We begin by briefly describing the expectation maximization (EM) algorithm, which can be used to maximize the likelihood function in models that involve latent variables (Dempster et al., 1977). This is precisely the scenario considered in Sect. 2. Namely, given some observed data \(\{{\mathbf {e}}_i\}_{i=1}^N\), we would like to maximize

$$\begin{aligned} \prod _{i=1}^N p({\mathbf {e}}_i|{\varvec{\theta }}) = \prod _{i=1}^N \int _{{\mathcal {C}}} p({\mathbf {e}}_i|{\mathbf {c}}_i) p({\mathbf {c}}_i|{\varvec{\theta }}) d {\mathbf {c}}_i\,, \end{aligned}$$
(8)

as a function of the prior parameters \({\varvec{\theta }}=\{{\mathbf {m}},{\mathbf {S}}\}\). Direct optimization of (8) is intractable, since we cannot marginalize the latent variables \({\mathbf {c}}_i\). The EM algorithm uses the fact that the complete likelihood function \(p({\mathbf {e}}_i,{\mathbf {c}}_i|{\varvec{\theta }}) = p({\mathbf {e}}_i|{\mathbf {c}}_i) p({\mathbf {c}}_i|{\varvec{\theta }})\) is tractable.
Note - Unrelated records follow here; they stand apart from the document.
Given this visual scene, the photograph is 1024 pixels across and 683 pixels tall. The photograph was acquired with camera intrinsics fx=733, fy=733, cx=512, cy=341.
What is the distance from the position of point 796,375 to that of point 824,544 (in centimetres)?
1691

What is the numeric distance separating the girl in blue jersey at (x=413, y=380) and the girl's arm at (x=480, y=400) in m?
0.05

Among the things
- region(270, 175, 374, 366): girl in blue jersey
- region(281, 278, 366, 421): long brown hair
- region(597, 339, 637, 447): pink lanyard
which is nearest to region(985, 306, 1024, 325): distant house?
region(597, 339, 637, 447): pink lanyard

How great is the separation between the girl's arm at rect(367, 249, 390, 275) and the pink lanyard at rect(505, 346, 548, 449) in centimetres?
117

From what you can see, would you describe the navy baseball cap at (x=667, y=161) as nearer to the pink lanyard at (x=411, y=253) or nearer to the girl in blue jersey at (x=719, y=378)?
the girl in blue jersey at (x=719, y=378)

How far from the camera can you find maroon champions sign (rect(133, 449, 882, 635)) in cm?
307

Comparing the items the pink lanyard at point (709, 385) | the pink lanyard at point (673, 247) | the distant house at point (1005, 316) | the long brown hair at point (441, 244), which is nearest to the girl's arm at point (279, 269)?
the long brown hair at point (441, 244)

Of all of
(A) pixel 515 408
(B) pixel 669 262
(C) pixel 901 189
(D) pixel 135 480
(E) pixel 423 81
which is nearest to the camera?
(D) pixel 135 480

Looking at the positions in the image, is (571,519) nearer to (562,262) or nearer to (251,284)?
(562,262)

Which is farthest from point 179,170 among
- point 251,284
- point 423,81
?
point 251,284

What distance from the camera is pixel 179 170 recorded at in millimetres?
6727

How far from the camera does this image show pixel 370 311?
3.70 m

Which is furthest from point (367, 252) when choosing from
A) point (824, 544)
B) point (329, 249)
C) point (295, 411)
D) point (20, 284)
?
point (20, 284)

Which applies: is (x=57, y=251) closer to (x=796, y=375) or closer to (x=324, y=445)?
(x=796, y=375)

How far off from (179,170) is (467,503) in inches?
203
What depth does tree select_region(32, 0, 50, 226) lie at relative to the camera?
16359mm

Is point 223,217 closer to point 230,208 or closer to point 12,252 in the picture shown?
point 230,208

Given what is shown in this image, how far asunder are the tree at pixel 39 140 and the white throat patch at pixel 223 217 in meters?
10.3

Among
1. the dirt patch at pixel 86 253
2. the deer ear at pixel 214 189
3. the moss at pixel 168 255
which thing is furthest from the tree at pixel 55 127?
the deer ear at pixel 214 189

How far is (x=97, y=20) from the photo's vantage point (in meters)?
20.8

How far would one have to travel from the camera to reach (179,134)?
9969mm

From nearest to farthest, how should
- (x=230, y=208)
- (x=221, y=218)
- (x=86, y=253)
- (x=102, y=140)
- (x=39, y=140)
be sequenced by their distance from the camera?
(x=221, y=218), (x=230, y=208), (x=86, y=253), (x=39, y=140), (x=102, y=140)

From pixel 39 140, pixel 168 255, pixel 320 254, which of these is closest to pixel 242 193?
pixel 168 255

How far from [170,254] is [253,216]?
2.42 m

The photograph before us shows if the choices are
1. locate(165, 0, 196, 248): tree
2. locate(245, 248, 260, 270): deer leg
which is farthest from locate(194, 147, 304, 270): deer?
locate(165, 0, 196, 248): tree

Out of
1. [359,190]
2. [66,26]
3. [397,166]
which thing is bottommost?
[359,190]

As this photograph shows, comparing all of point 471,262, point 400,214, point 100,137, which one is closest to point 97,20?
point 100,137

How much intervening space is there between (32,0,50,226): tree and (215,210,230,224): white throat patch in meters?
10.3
Consider the following decomposition of the logarithm of (8)

$$\begin{aligned} \log \sum _{i=1}^N p({\mathbf {e}}_i|{\varvec{\theta }})&= \sum _{i=1}^N {\mathcal {L}}(q_i,{\varvec{\theta }}) + \text {KL}(q_i||p_i)\,, \end{aligned}$$
(9)

where we have introduced an approximate distribution \(q_i({\mathbf {c}}_i)\) and

$$\begin{aligned} {\mathcal {L}}(q_i,{\varvec{\theta }})&= \int _{{\mathcal {C}}} q_i({\mathbf {c}}_i) \log \frac{p({\mathbf {e}}_i,{\mathbf {c}}_i|{\varvec{\theta }})}{q_i({\mathbf {c}}_i)} d {\mathbf {c}}_i\,, \end{aligned}$$
(10)
$$\begin{aligned} \text {KL}(q_i||p_i)&= - \int _{{\mathcal {C}}} q_i({\mathbf {c}}_i) \log \frac{p({\mathbf {c}}_i|{\mathbf {e}}_i,{\varvec{\theta }})}{q_i({\mathbf {c}}_i)} d {\mathbf {c}}_i\,. \end{aligned}$$
(11)

Note that (10) is the Kullback Leibler divergence between \(q_i\) and the exact posterior \(p({\mathbf {c}}_i|{\mathbf {e}}_i,{\varvec{\theta }})\) for the instance \({\mathbf {e}}_i\).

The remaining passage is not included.